* Start Text shown *
Efficient batching structure for heterogeneous graphs.

Purpose:

  • Batch graphs of different sizes
  • Single GPU memory allocation
  • Efficient parallel processing

Attributes:

  • num_nodes: List of node counts per graph
  • num_edges: List of edge counts per graph
  • graph_ind: Graph index for each node

Use Cases:

  • Automatic in DataLoader
  • Custom batching strategies
  • Multi-graph operations

Model Interface

Forward Function Signature

All TorchDrug models follow a standardized interface:

def forward(self, graph, input, all_loss=None, metric=None):
    """
    Args:
        graph (Graph): Batch of graphs
        input (Tensor): Node input features
        all_loss (Tensor, optional): Accumulator for losses
        metric (dict, optional): Dictionary for metrics

    Returns:
        dict: Output dictionary with representation keys
    """
    # Model computation
    output = self.layers(graph, input)

    return {
        "node_feature": output,
        "graph_feature": graph_pooling(output)
    }

Key Points:

  • graph: Batched graph structure
  • input: Node features [num_node, input_dim]
  • all_loss: Accumulated loss (for multi-task)
  • metric: Shared metric dictionary
  • Returns dict with representation types

Essential Attributes

All models must define:

  • input_dim: Expected input feature dimension
  • output_dim: Output representation dimension

Purpose:

  • Automatic dimension checking
  • Compose models in pipelines
  • Error checking and validation

Example:

class CustomModel(nn.Module):
    def __init__(self, input_dim, hidden_dim):
        super().__init__()
        self.input_dim = input_dim
        self.output_dim = hidden_dim
        # ... layers ...

Task Interface

Core Task Methods

All tasks implement these methods:

class CustomTask(tasks.Task):
    def preprocess(self, train_set, valid_set, test_set):
        """Dataset-specific preprocessing (optional)"""
* End Text shown *
Task requirements:
Answer these about the TorchDrug text above:
1. Which attribute gives the graph index for each node?
2. What shape does the text give for the node input features?
3. Which two attributes must every model define?
* Start Records shown *
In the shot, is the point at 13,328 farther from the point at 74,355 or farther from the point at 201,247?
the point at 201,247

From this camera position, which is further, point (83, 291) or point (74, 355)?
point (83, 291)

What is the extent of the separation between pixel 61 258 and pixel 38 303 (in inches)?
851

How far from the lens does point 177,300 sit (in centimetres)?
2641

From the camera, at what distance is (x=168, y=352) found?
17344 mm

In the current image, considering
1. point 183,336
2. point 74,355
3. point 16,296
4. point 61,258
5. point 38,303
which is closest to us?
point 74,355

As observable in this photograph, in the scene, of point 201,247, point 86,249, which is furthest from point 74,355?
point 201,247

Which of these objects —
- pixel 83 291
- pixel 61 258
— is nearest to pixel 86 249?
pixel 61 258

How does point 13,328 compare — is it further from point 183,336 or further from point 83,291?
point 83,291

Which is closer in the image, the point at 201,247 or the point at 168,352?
* End Records shown *
* Start Records shown *
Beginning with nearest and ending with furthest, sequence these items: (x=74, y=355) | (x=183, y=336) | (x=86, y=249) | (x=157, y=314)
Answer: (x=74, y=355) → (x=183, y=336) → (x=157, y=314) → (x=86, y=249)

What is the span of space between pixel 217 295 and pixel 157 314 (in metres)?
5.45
* End Records shown *
Correct answer:
1. graph_ind
2. [num_node, input_dim]
3. input_dim and output_dim